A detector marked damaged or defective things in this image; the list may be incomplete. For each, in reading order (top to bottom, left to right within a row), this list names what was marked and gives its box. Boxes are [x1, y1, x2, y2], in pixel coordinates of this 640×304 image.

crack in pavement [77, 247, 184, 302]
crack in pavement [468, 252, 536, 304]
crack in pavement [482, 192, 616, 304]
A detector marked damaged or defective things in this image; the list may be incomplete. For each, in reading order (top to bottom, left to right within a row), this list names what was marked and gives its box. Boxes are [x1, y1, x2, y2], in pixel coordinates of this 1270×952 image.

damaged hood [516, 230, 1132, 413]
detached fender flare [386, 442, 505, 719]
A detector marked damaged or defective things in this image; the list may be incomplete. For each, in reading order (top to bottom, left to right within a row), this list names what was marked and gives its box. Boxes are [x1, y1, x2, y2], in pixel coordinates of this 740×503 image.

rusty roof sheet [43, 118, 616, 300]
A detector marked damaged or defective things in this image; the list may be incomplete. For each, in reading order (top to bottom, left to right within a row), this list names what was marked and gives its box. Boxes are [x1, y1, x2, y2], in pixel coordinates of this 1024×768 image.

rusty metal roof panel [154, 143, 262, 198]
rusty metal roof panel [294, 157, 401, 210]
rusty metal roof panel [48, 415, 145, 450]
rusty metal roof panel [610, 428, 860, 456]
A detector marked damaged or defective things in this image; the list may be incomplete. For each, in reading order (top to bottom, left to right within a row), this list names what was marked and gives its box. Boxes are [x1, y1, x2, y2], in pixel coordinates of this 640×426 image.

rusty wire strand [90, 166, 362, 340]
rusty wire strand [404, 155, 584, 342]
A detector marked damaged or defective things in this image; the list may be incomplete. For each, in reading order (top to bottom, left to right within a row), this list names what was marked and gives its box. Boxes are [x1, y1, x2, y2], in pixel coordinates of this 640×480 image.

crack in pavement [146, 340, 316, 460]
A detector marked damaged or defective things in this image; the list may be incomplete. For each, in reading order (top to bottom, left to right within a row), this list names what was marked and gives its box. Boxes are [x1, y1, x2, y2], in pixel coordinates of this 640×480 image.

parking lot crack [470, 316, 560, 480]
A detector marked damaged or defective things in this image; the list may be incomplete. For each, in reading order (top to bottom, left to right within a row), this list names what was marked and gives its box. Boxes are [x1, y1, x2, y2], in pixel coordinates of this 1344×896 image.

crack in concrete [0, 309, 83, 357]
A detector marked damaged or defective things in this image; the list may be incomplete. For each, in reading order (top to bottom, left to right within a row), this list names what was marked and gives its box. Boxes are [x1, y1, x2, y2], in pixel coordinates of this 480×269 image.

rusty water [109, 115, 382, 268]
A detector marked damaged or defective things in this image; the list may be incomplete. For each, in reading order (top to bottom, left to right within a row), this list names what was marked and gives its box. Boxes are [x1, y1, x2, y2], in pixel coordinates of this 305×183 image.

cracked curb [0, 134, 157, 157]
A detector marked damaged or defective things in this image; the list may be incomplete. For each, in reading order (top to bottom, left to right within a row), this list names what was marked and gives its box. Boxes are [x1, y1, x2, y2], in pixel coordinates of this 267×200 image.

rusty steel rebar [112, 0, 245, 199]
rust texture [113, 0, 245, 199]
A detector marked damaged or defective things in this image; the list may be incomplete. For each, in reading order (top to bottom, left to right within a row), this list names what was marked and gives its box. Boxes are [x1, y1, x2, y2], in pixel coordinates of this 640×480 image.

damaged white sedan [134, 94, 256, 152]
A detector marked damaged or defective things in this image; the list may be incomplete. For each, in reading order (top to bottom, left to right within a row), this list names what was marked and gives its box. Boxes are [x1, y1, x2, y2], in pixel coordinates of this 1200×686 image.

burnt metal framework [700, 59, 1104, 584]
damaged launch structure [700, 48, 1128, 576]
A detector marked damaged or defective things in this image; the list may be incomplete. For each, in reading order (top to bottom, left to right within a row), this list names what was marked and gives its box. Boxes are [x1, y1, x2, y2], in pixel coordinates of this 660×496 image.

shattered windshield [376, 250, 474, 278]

■ **Work instructions**: Could you reproduce all of the lines above word for word, without changing anything?

■ **Correct answer**:
A detector marked damaged or defective things in this image; the list may be incomplete. For each, in reading order (top to bottom, left to right within a row), this list names what was marked and gives its box. Boxes are [x1, y1, x2, y2], in pixel coordinates of this 640×304 image.

crack in pavement [77, 247, 184, 302]
crack in pavement [468, 252, 536, 304]
crack in pavement [482, 192, 616, 304]
A detector marked damaged or defective things in this image; the list may be incomplete. For each, in reading order (top to bottom, left to right within a row), this list names what was marked and gives its box. Boxes are [x1, y1, x2, y2], in pixel coordinates of this 1270×952 image.

damaged hood [516, 230, 1132, 413]
detached fender flare [386, 442, 505, 719]
A detector marked damaged or defective things in this image; the list may be incomplete. For each, in reading order (top to bottom, left to right within a row), this list names what was marked and gives its box. Boxes are [x1, y1, x2, y2], in pixel coordinates of this 740×503 image.

rusty roof sheet [43, 118, 616, 300]
A detector marked damaged or defective things in this image; the list may be incomplete. For each, in reading order (top to bottom, left to right within a row), this list names what was marked and gives its box. Boxes are [x1, y1, x2, y2], in pixel coordinates of this 1024×768 image.

rusty metal roof panel [154, 143, 262, 198]
rusty metal roof panel [294, 157, 401, 210]
rusty metal roof panel [48, 415, 145, 450]
rusty metal roof panel [610, 428, 860, 456]
A detector marked damaged or defective things in this image; the list may be incomplete. For each, in reading order (top to bottom, left to right within a row), this list names what was marked and gives its box. Boxes are [x1, y1, x2, y2], in pixel coordinates of this 640×426 image.

rusty wire strand [90, 166, 362, 340]
rusty wire strand [404, 155, 584, 342]
A detector marked damaged or defective things in this image; the list may be incomplete. For each, in reading order (top to bottom, left to right within a row), this list names what was marked and gives its box. Boxes are [x1, y1, x2, y2], in pixel coordinates of this 640×480 image.

crack in pavement [146, 340, 316, 460]
A detector marked damaged or defective things in this image; the list may be incomplete. For each, in reading order (top to bottom, left to right within a row), this list names what was marked and gives its box. Boxes are [x1, y1, x2, y2], in pixel coordinates of this 640×480 image.

parking lot crack [470, 316, 560, 480]
A detector marked damaged or defective things in this image; the list may be incomplete. For each, in reading order (top to bottom, left to right within a row), this list names what was marked and gives its box. Boxes are [x1, y1, x2, y2], in pixel coordinates of this 1344×896 image.

crack in concrete [0, 309, 83, 357]
A detector marked damaged or defective things in this image; the list may be incomplete. For each, in reading order (top to bottom, left to right within a row), this list names what was marked and gives its box. Boxes are [x1, y1, x2, y2], in pixel coordinates of this 480×269 image.

rusty water [109, 115, 382, 268]
A detector marked damaged or defective things in this image; the list may be incomplete. For each, in reading order (top to bottom, left to right within a row), this list names what was marked and gives its box. Boxes are [x1, y1, x2, y2], in pixel coordinates of this 305×183 image.

cracked curb [0, 134, 157, 157]
A detector marked damaged or defective things in this image; the list may be incomplete. For each, in reading order (top to bottom, left to right within a row), this list names what was marked and gives its box. Boxes are [x1, y1, x2, y2], in pixel coordinates of this 267×200 image.

rusty steel rebar [112, 0, 245, 199]
rust texture [113, 0, 245, 199]
A detector marked damaged or defective things in this image; the list may be incomplete. For each, in reading order (top to bottom, left to right within a row), this list names what was marked and gives its box. Boxes are [x1, y1, x2, y2], in pixel coordinates of this 640×480 image.

damaged white sedan [134, 94, 256, 152]
A detector marked damaged or defective things in this image; the list may be incomplete. For each, in reading order (top to bottom, left to right within a row), this list names what was marked and gives its box. Boxes are [x1, y1, x2, y2], in pixel coordinates of this 1200×686 image.

burnt metal framework [700, 59, 1104, 584]
damaged launch structure [700, 48, 1128, 576]
A detector marked damaged or defective things in this image; the list may be incomplete. For each, in reading order (top to bottom, left to right within a row), this list names what was marked and gives its box. Boxes are [x1, y1, x2, y2], in pixel coordinates of this 660×496 image.

shattered windshield [376, 250, 474, 278]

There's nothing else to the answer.